While the report in no way pre-empts the outcome of formal independent investigations being carried out by the Rail Accident Investigation Branch, or those by the Office of Rail and Road, British Transport Police and Police Scotland into the tragedy on Wednesday 12 August, the initial findings suggest that, after a period of heavy rainfall, the train struck a pile of washed-out rock and gravel before derailing.

The interim report assesses the current controls and management of thousands of miles of earthworks – the sloped ground beside railway tracks – and sets out how the industry plans to reduce the risk of landslips on the network in the future.
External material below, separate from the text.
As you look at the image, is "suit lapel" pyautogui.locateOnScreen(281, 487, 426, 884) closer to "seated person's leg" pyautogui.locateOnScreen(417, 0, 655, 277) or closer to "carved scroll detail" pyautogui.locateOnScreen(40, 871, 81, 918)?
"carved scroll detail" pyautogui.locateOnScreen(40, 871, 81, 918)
The report highlights the need for an increased focus on deploying technology across the network to predict failures and investment in better forecasting to enable local decisions for imminent weather events. Network Rail’s extensive research and development portfolio is helping to accelerate the development and deployment of this technology.

Key findings also suggest that industry rules for reporting and responding to adverse rainfall will be improved and strengthened, helping signallers better manage services during bad weather. Other plans include discussions with meteorologists to understand how real-time information can be better used to inform train operations about unpredictable extreme weather.

Hundreds of sites across the country have been inspected over the last 3 weeks by engineers and specialist contractors and supplemented by helicopter surveys to identify any significant issues requiring emergency intervention.

It follows the launch of 2 independent task forces, which will be led by distinguished experts in their field – Lord Mair and Dame Julia Slingo – to help Network Rail better manage its vast number of cuttings and embankments, and its response to severe weather events.

Transport Secretary Grant Shapps said:

The incident at Stonehaven was a tragedy, and my heart goes out to the friends and family of driver Brett McCullough, conductor Donald Dinnie, and Christopher Stuchbury.

We owe it to those who lost their lives, were injured, and were affected by this incident to learn and act on every possible lesson to ensure this is never repeated. The independent investigation will enable us to understand exactly what went wrong and make sure it does not happen again.

We cannot delay learning the lessons. That is why I immediately commissioned this report and am making the interim findings available. I welcome the work setting out the challenges in adapting our rail infrastructure to cope with increasing extreme weather events caused by climate change. The task is now to overcome those challenges.

We will use the findings of this interim report to improve, shape and accelerate our work to build a more robust and resilient rail network so that our railway continues to be one of the safest in the world.